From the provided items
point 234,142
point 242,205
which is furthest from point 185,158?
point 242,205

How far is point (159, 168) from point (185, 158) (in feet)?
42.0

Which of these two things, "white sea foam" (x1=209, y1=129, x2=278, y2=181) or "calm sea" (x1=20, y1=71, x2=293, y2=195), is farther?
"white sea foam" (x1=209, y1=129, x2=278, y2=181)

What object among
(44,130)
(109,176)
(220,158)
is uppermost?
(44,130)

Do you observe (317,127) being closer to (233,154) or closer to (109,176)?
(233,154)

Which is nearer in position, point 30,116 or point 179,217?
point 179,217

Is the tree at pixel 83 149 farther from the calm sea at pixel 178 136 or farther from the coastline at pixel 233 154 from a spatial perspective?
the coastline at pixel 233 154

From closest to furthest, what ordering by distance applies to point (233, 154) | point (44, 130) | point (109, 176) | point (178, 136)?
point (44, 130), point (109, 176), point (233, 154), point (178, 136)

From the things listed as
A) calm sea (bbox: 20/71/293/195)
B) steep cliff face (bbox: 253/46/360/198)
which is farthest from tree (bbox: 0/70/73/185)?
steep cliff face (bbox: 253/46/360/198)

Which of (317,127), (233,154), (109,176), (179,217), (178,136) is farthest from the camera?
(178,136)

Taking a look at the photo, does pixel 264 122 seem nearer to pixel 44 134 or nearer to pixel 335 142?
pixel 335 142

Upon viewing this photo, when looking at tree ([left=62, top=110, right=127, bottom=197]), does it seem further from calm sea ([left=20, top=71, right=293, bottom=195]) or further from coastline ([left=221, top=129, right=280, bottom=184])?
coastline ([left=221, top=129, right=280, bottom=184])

::::

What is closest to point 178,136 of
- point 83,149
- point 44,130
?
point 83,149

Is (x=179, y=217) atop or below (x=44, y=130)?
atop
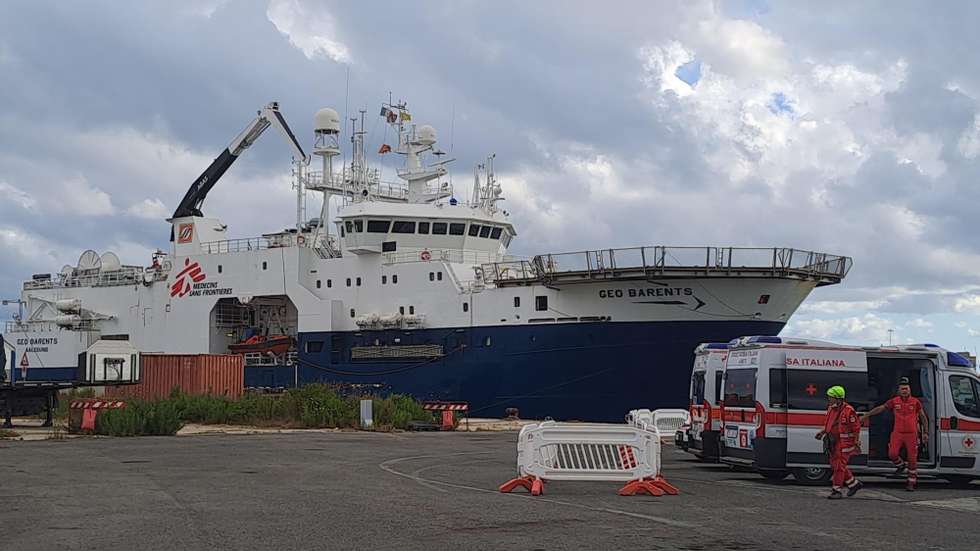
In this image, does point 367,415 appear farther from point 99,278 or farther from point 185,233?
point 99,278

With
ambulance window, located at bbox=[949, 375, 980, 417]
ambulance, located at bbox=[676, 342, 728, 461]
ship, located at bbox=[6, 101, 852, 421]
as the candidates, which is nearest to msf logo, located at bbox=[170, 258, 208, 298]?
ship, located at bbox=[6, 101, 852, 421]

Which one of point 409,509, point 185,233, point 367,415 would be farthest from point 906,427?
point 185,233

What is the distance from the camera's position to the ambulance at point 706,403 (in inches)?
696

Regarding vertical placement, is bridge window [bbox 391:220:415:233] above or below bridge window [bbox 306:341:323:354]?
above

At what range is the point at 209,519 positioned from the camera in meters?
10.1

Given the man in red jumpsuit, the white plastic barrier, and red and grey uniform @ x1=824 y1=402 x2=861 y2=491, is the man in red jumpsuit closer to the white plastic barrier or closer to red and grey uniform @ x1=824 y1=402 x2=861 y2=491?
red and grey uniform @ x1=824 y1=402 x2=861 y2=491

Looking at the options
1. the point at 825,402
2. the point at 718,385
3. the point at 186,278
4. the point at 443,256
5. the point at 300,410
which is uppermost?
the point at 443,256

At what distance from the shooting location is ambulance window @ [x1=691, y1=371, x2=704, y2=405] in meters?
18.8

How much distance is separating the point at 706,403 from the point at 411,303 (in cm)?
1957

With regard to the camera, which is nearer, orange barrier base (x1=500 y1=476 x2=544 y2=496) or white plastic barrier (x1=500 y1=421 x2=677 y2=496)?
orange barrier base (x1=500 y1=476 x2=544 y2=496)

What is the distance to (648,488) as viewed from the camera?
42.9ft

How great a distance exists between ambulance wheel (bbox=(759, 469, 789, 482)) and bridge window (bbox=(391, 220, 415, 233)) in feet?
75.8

::::

§ **Task brief**
Pick out each line of the records above in which the word "below" appears.

§ **Response to the task**
Is (x=179, y=217) atop or below (x=44, y=130)?
Regarding vertical placement, is bridge window [bbox 391:220:415:233] above or below bridge window [bbox 306:341:323:354]?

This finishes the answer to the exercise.